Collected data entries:
[START]

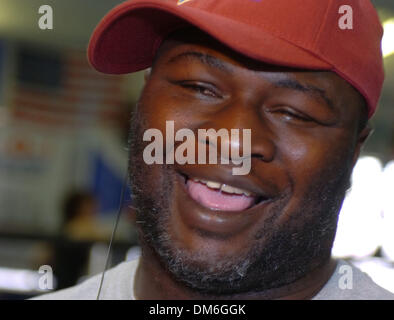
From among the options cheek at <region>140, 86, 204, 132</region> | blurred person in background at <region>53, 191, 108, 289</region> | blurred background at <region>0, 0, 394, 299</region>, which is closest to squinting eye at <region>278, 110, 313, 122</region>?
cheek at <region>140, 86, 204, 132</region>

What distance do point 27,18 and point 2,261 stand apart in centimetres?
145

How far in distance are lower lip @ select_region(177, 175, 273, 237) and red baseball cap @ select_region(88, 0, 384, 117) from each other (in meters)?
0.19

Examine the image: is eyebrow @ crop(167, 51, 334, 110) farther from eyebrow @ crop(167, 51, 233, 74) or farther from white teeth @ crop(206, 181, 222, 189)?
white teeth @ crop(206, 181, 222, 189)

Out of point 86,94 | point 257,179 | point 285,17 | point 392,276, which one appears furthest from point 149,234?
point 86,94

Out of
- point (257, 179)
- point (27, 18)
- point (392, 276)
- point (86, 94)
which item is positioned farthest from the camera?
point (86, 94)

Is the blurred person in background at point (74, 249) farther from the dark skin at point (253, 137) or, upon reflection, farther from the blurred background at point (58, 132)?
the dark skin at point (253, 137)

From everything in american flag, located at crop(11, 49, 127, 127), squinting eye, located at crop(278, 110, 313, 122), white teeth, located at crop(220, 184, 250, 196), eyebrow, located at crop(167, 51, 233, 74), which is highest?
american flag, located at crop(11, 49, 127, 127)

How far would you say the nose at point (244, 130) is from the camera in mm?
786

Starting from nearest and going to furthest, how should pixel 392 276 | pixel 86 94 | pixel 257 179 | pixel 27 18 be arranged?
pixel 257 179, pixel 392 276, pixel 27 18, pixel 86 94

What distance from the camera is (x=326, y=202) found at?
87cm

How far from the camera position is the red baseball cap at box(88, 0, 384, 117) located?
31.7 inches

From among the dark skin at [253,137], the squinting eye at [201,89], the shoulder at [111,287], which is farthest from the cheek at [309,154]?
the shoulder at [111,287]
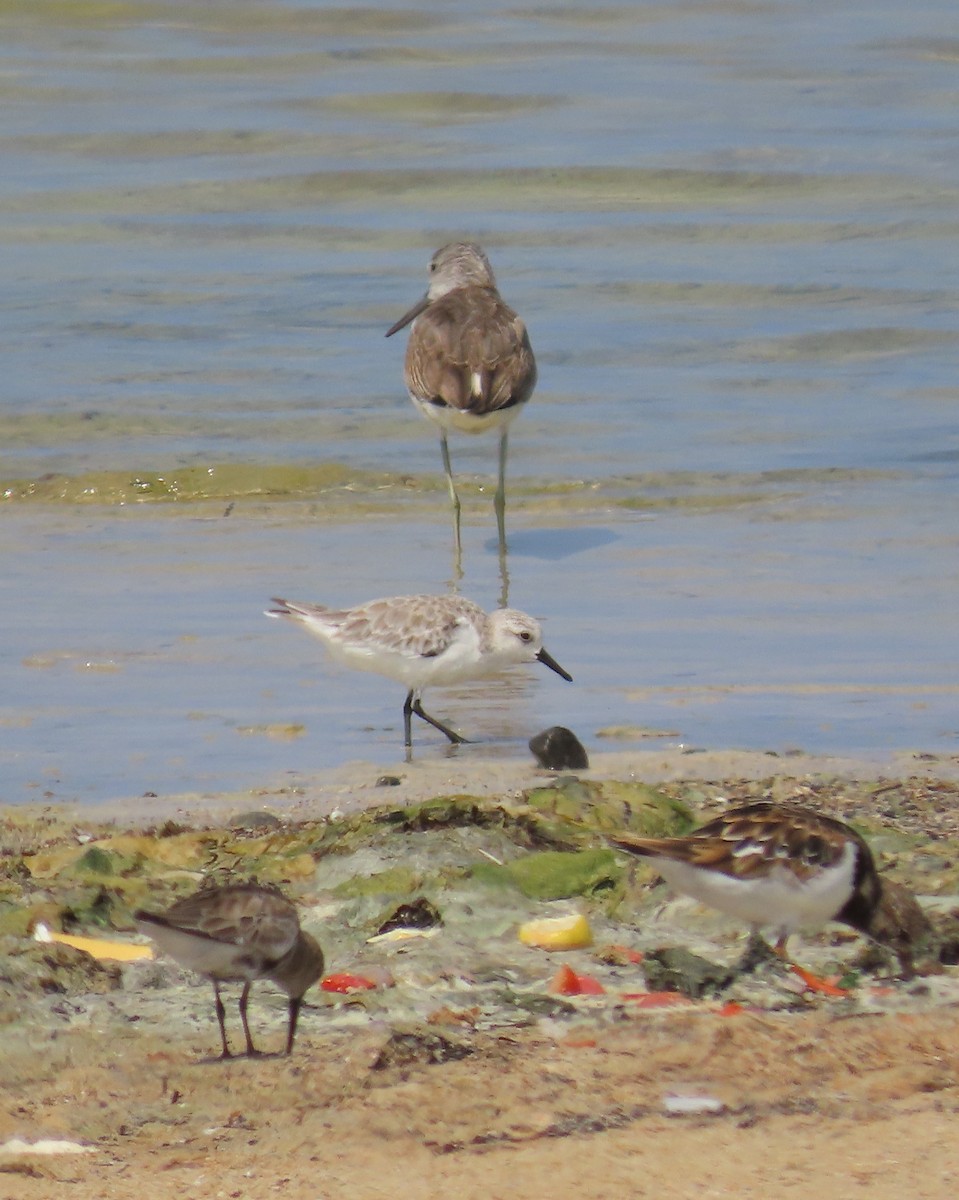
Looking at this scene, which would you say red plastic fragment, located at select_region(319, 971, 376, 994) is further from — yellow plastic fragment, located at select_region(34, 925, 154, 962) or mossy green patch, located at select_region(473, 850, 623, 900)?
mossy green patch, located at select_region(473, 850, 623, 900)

[END]
[START]

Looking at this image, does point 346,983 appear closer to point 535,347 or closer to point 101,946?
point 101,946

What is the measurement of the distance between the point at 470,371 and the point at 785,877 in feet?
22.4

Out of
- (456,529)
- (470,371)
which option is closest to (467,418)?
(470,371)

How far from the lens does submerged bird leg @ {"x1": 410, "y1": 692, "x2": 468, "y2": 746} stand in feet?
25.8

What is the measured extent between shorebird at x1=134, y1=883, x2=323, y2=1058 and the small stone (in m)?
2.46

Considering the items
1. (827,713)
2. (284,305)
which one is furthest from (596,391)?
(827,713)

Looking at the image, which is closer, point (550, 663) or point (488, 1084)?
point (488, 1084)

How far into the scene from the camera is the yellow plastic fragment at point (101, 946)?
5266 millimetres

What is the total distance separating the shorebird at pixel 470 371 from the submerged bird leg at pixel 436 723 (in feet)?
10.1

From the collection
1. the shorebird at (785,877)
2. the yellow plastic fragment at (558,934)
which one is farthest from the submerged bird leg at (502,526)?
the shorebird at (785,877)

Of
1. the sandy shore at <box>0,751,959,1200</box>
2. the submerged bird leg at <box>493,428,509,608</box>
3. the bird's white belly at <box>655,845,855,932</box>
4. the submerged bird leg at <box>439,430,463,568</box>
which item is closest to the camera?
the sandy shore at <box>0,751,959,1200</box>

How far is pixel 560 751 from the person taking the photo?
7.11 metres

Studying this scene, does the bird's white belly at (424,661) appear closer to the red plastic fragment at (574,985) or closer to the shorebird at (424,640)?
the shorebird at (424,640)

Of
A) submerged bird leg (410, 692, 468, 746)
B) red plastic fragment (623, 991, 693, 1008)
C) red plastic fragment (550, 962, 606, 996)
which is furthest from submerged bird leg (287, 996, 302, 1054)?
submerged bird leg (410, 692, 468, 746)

[END]

Return each line of the records that contains the word "feet", copying the whole line. Letter case must match.

* **Right answer**
What is the measurement of the distance between the point at 470,371 and the point at 785,877 in feet?
How far from the lens does submerged bird leg @ {"x1": 410, "y1": 692, "x2": 468, "y2": 746} stand in feet?
What is the total distance separating the shorebird at pixel 470 371 from the submerged bird leg at pixel 436 723 (in feet)?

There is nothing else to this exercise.